Assignment => Repeat every entry word for word, but leave the images out of your copy.

Records for the exercise =>
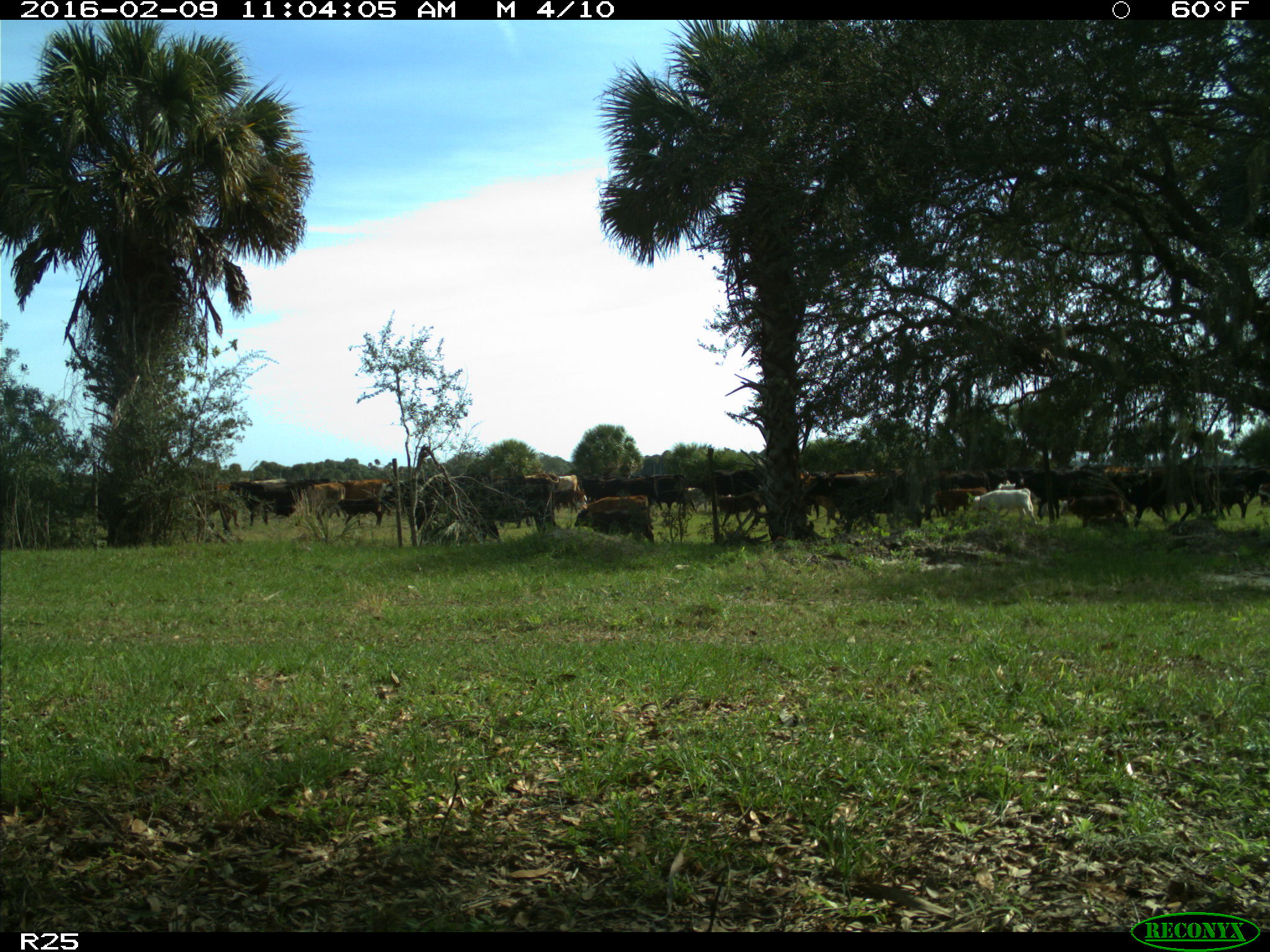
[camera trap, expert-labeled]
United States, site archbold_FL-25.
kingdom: Animalia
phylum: Chordata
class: Mammalia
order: Artiodactyla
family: Bovidae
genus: Bos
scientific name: Bos taurus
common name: domestic cow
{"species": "Bos taurus (domestic cow)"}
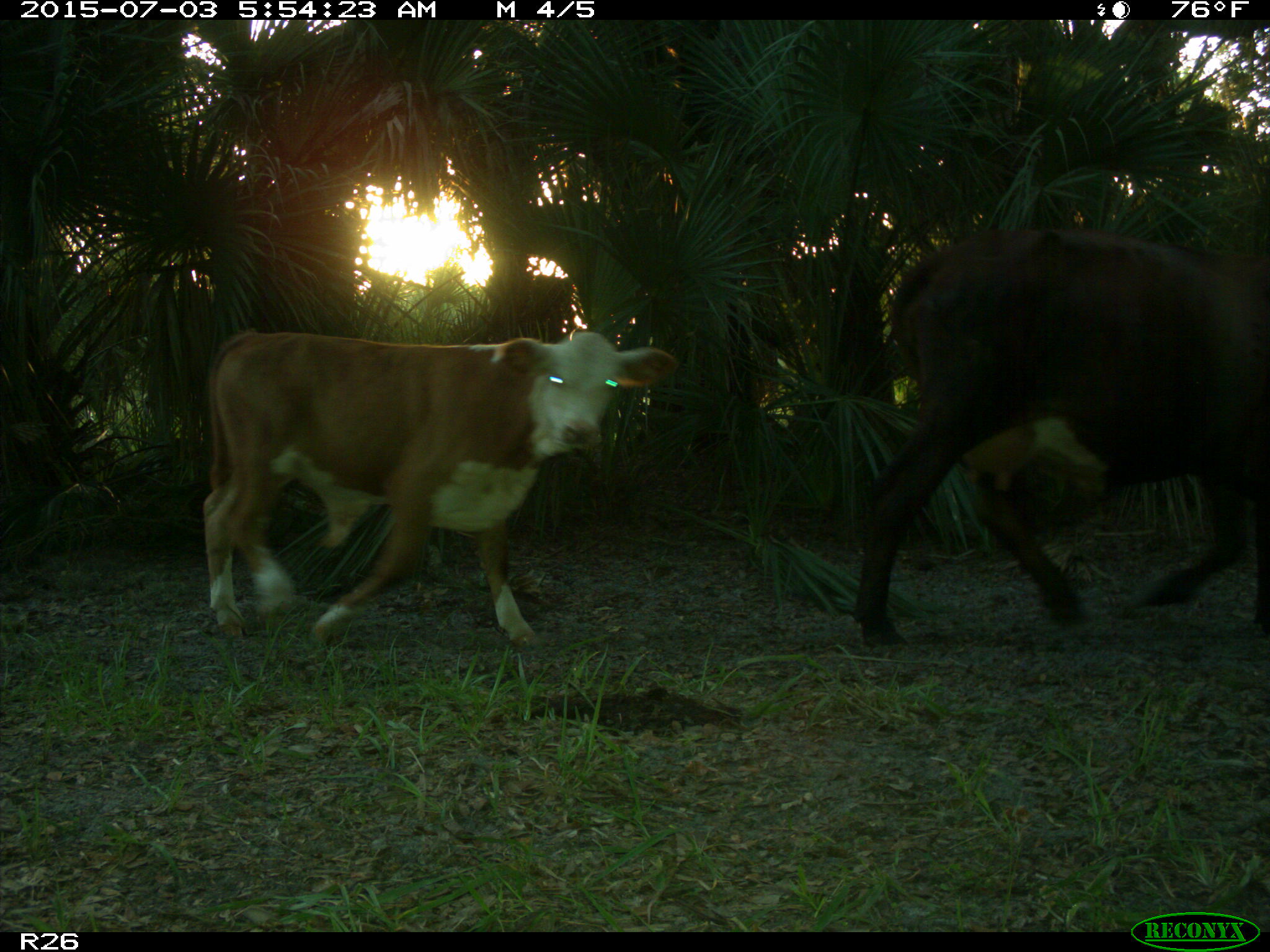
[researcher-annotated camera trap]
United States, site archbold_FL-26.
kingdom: Animalia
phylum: Chordata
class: Mammalia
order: Artiodactyla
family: Bovidae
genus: Bos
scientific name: Bos taurus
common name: domestic cow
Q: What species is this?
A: Bos taurus (domestic cow).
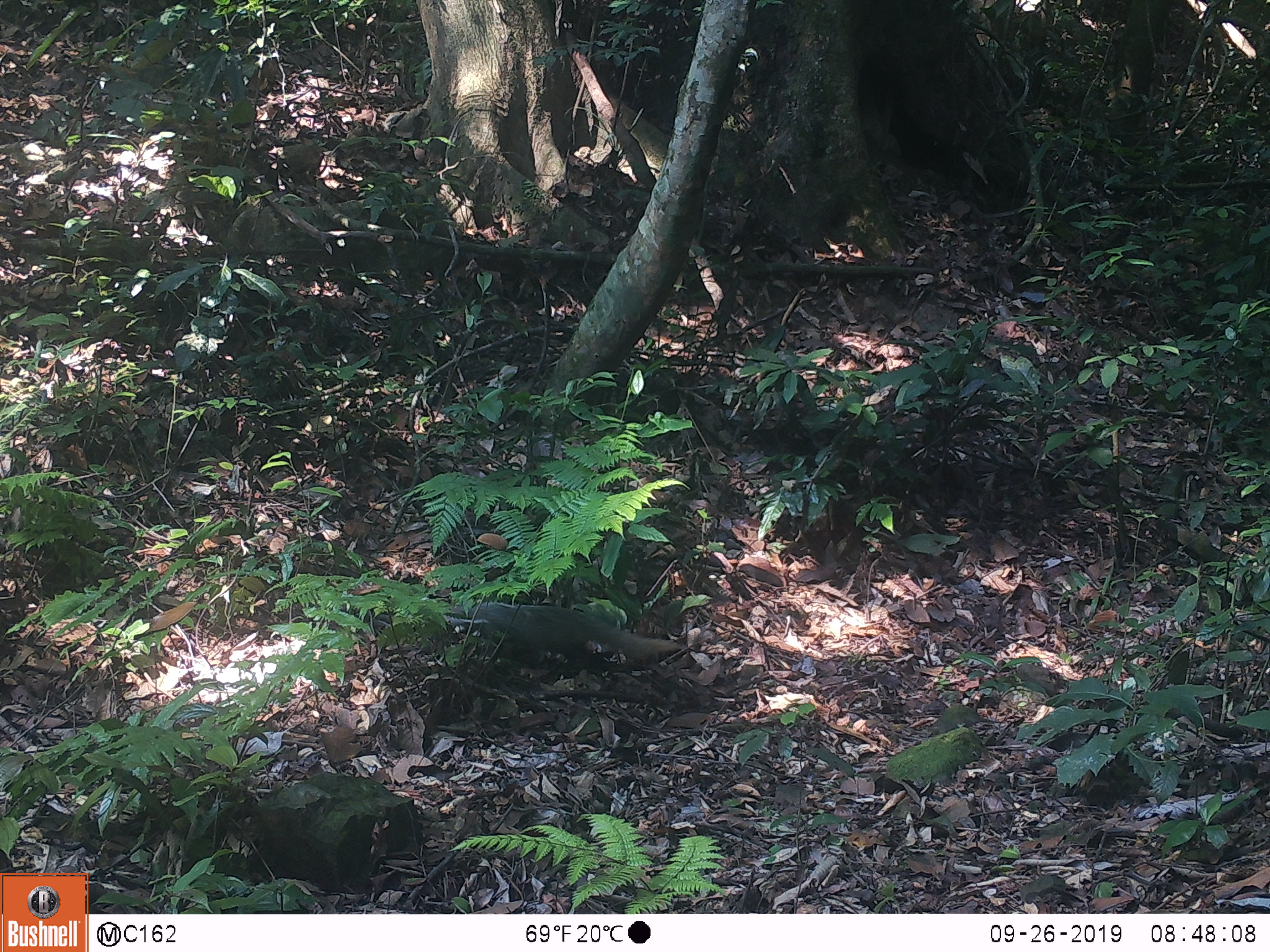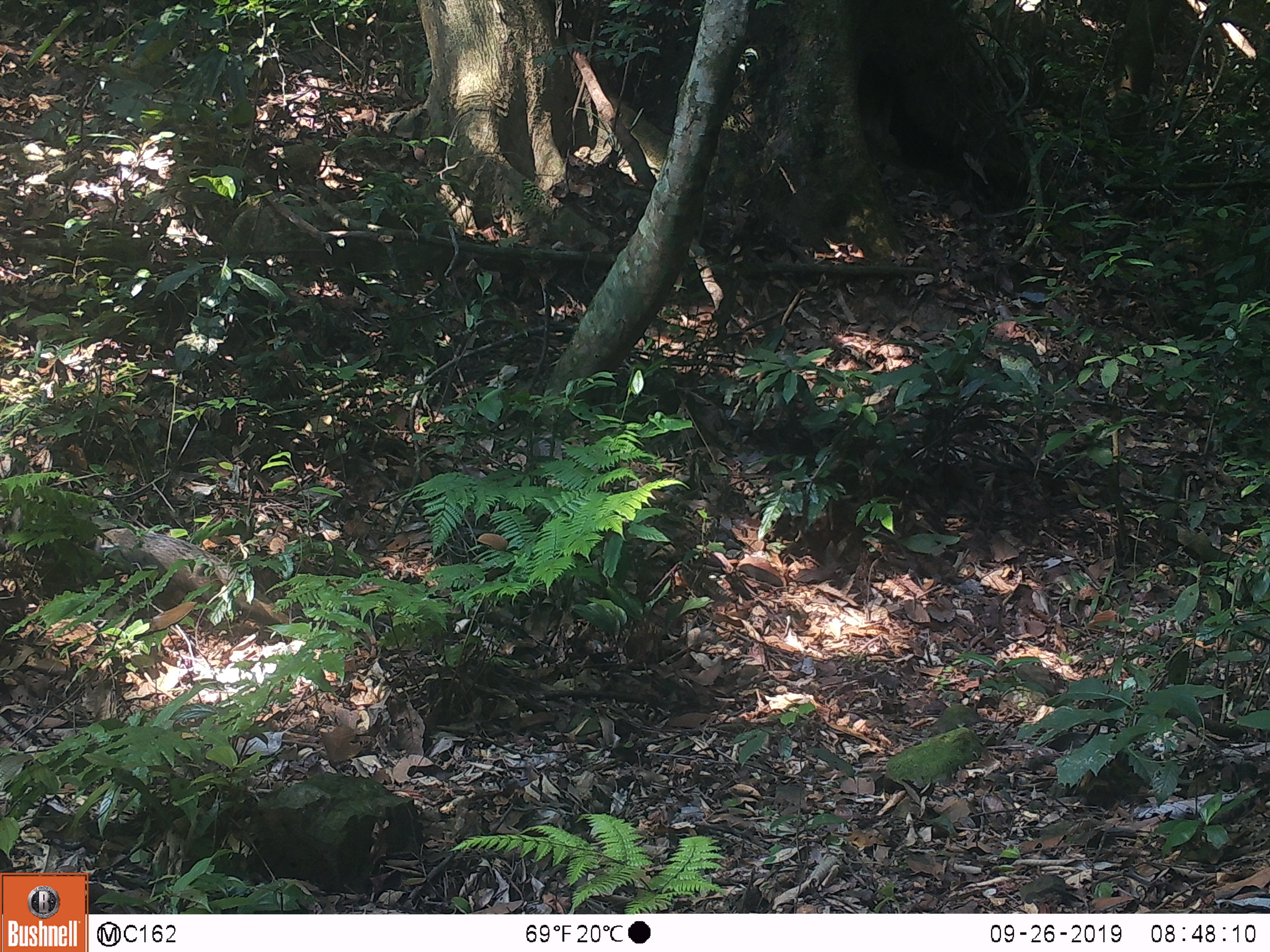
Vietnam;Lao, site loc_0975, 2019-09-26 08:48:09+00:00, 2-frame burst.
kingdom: Animalia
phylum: Chordata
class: Mammalia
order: Carnivora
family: Herpestidae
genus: Urva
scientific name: Urva urva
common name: crab-eating mongoose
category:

Expected answer =>
[camera trap, expert-labeled]
United States, site archbold_FL-25.
kingdom: Animalia
phylum: Chordata
class: Mammalia
order: Artiodactyla
family: Bovidae
genus: Bos
scientific name: Bos taurus
common name: domestic cow
{"species": "Bos taurus (domestic cow)"}
[researcher-annotated camera trap]
United States, site archbold_FL-26.
kingdom: Animalia
phylum: Chordata
class: Mammalia
order: Artiodactyla
family: Bovidae
genus: Bos
scientific name: Bos taurus
common name: domestic cow
Q: What species is this?
A: Bos taurus (domestic cow).
Vietnam;Lao, site loc_0975, 2019-09-26 08:48:09+00:00, 2-frame burst.
kingdom: Animalia
phylum: Chordata
class: Mammalia
order: Carnivora
family: Herpestidae
genus: Urva
scientific name: Urva urva
common name: crab-eating mongoose
category:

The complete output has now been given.